Le département d’État états-unien a, de son côté, salué, dans un communiqué, les «efforts de l’Ukraine (…) pour attirer l’attention mondiale sur l’occupation russe qui se poursuit». «Les États-Unis ne reconnaissent pas et ne reconnaîtront jamais la soi-disant annexion russe de la péninsule», a-t-il ajouté.
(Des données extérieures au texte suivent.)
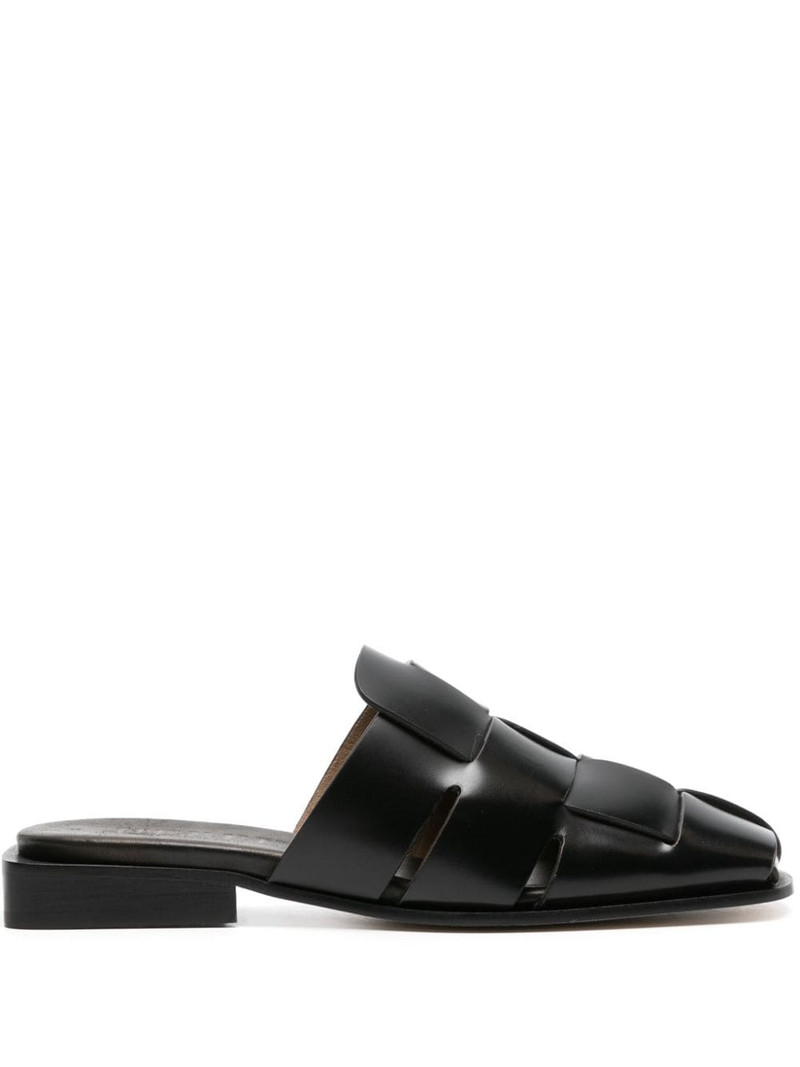 HEREU Coraia leather mules outlook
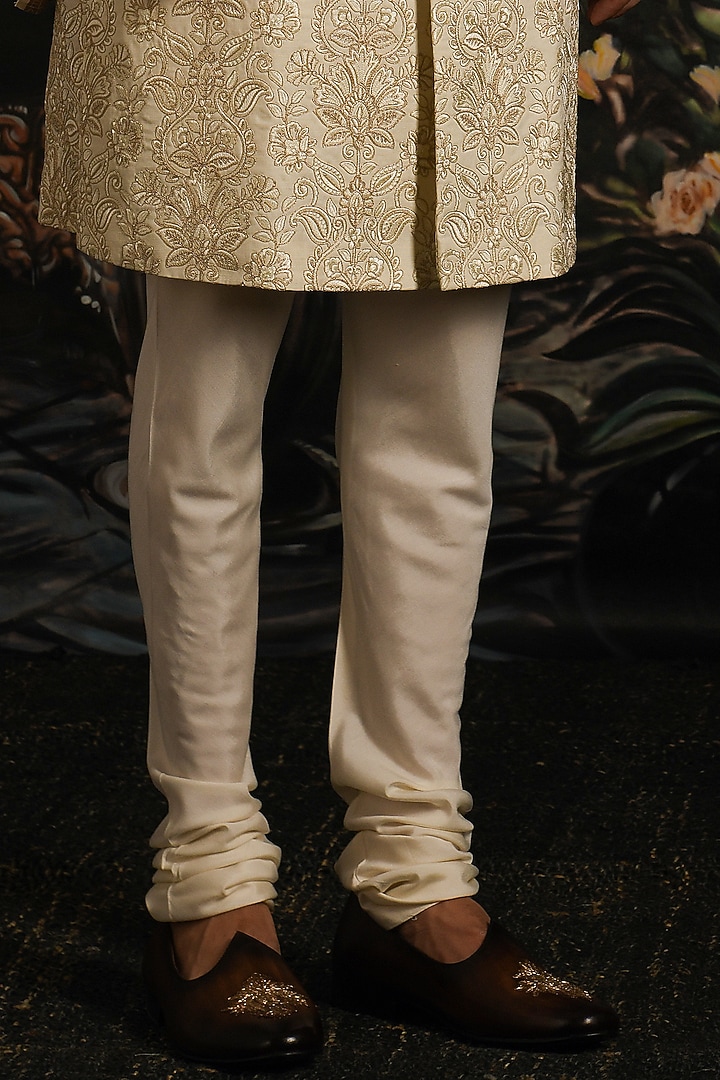 Natural Cream Silk Embroidered Groom Sherwani Set by Punit Arora at Pernia's Pop Up Shop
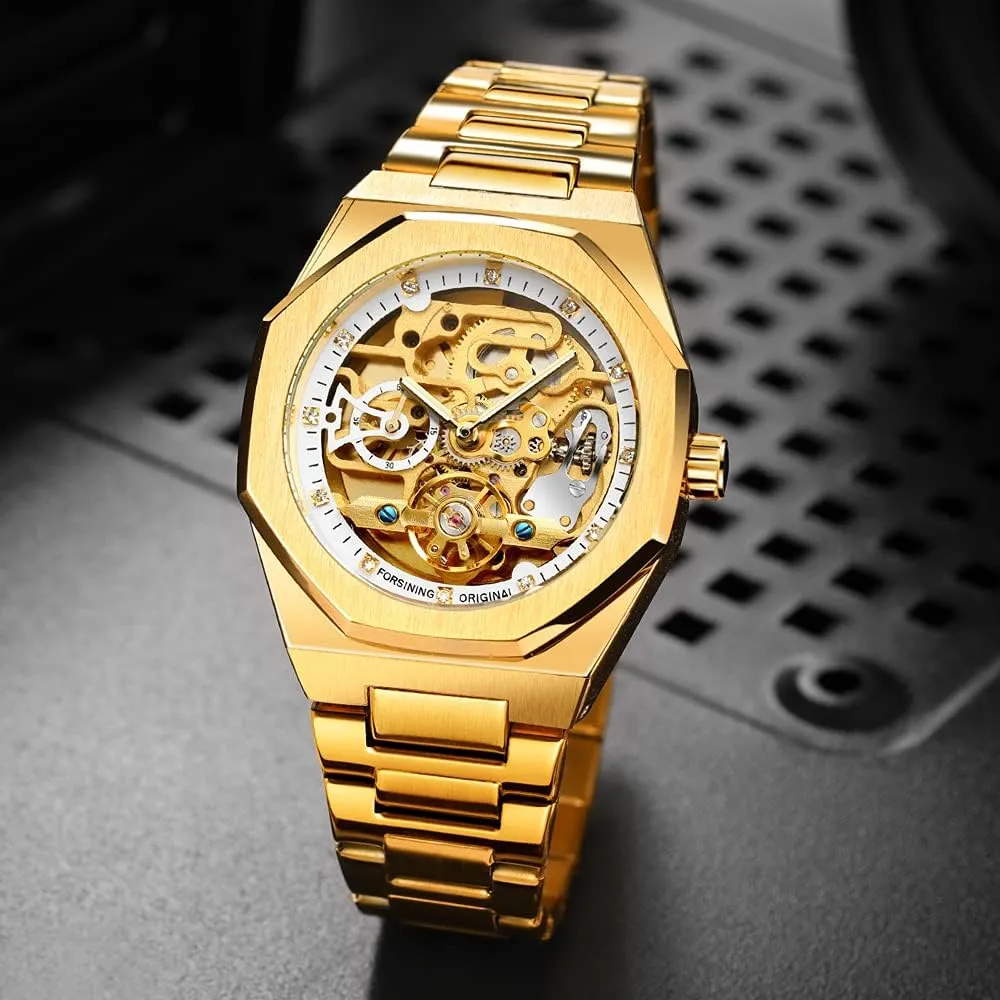 Blue Stainless Steel Waterproof Business shudder mate conjunction feeble temporary reabsorb Skeleton Watch?? Tiong Mechanical Mens Watches Fashion Automatic Male Clock 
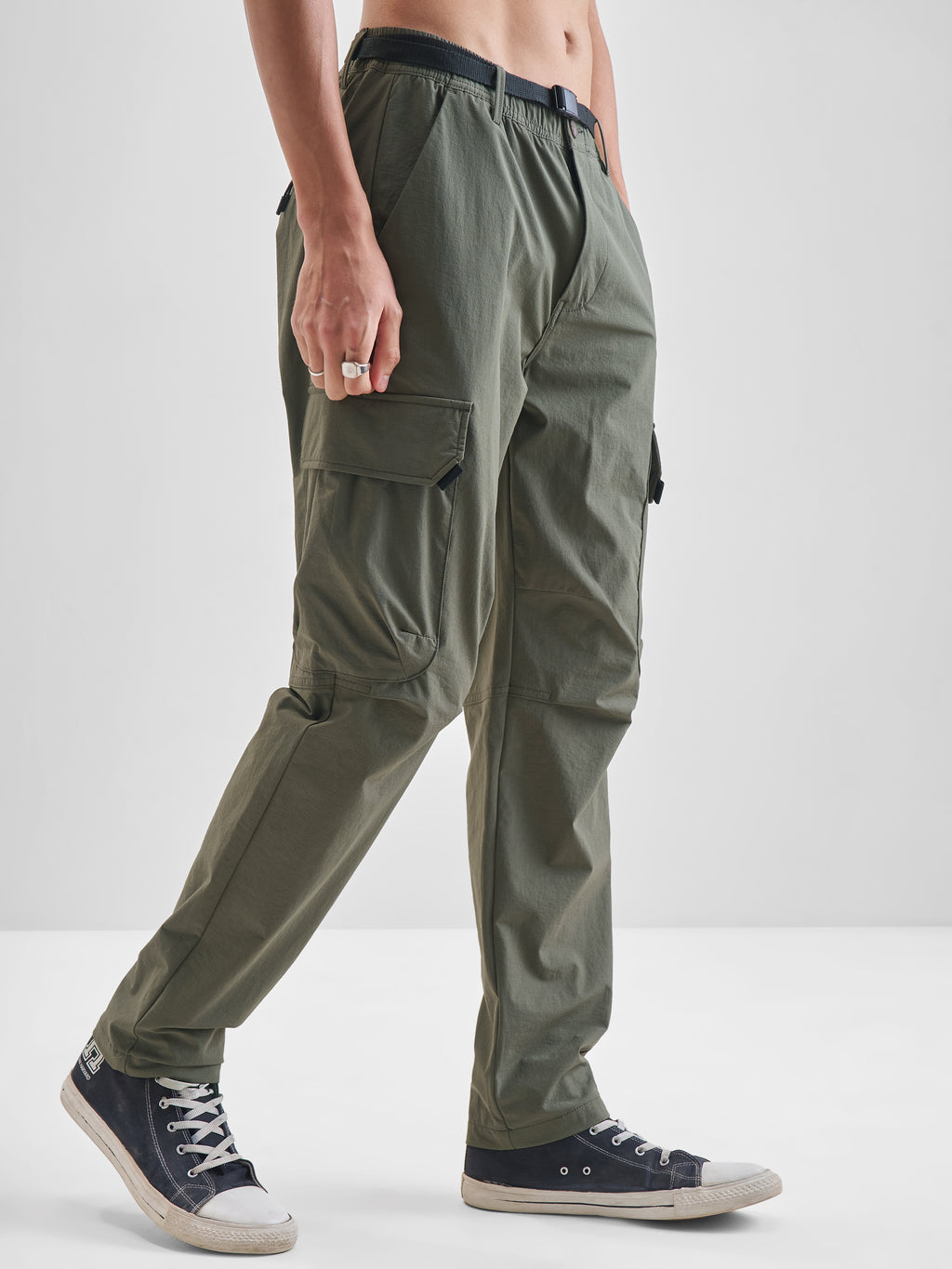 Highlander Men Olive Relaxed Fit Solid Cargos - Olive - Image 6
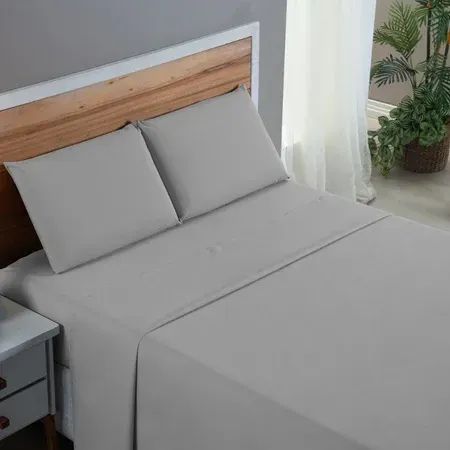 Jogo de Lençol Cama de Solteiro Cinza - Foto 2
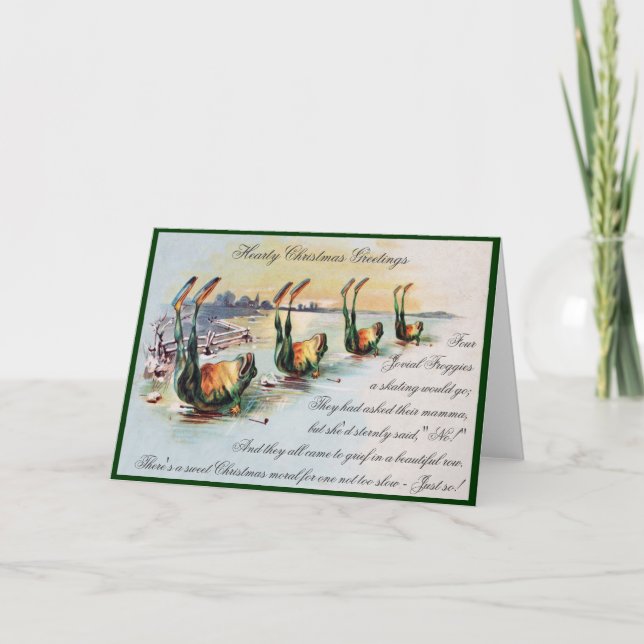 Vintage Funny Frogs Christmas Greeting Card (Front)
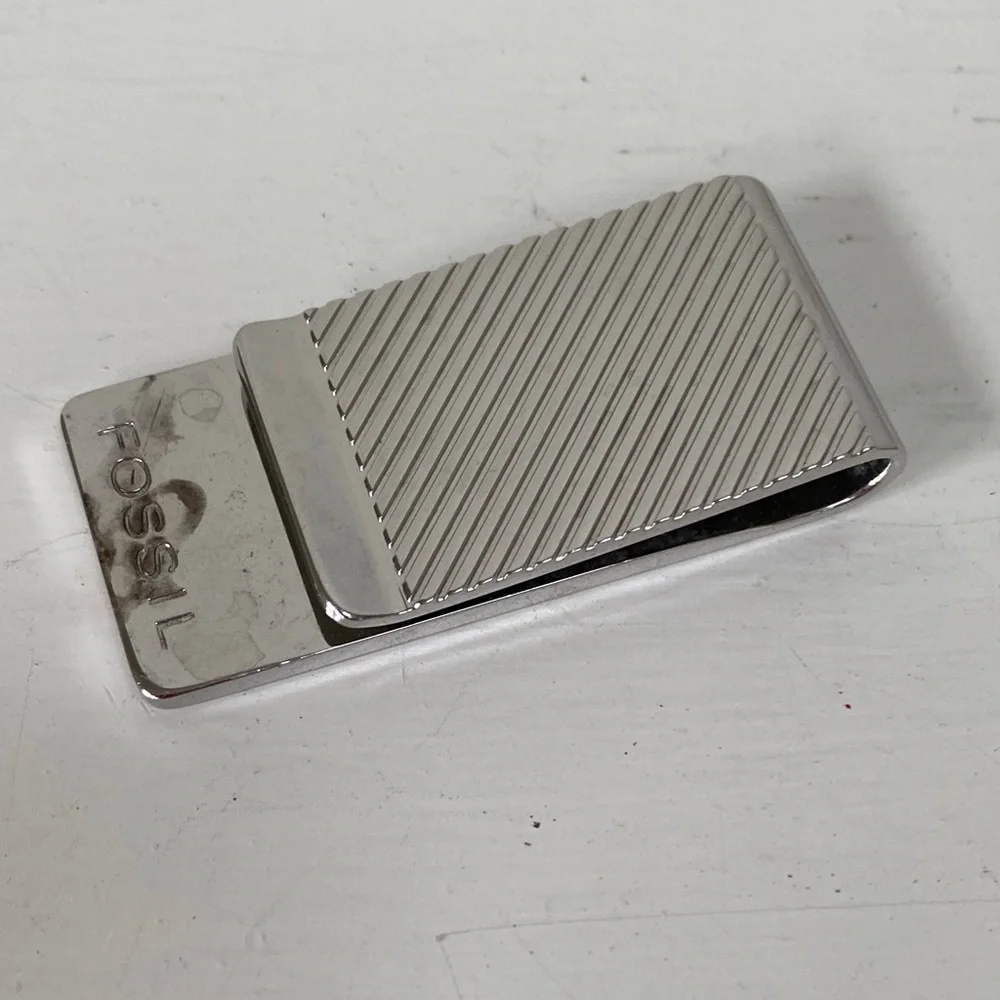 Fossil Textured Silver plated Money Clip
Dans un entretien paru ce dimanche dans les journaux du groupe de presse régionale allemande Funke, le numéro deux du renseignement militaire ukrainien, Vadym Skibitsky, a affirmé que Kiev préparait une nouvelle contre-offensive pour le printemps. «L’un de nos objectifs stratégiques militaires est de tenter d’enfoncer un coin dans le front russe dans le Sud» du pays, vers la Crimée, a-t-il précisé. «Nous n’arrêterons que lorsque nous aurons récupéré notre pays dans ses frontières de 1991. C’est notre message à la Russie et à la communauté internationale», a ajouté M. Skibitsky.

Il a aussi jugé possible des bombardements ukrainiens contre des sites militaires en Russie, notamment dans la région frontalière de Belgorod, déjà visée à plusieurs reprises. Montrant, une fois de plus, de facto, la volonté d’escalade de la part de l’Ukraine, jusqu’à une troisième guerre mondiale. L’Ukraine insistant depuis des mois pour que les Occidentaux lui fournisse des missiles à longue portée et des avions de combat.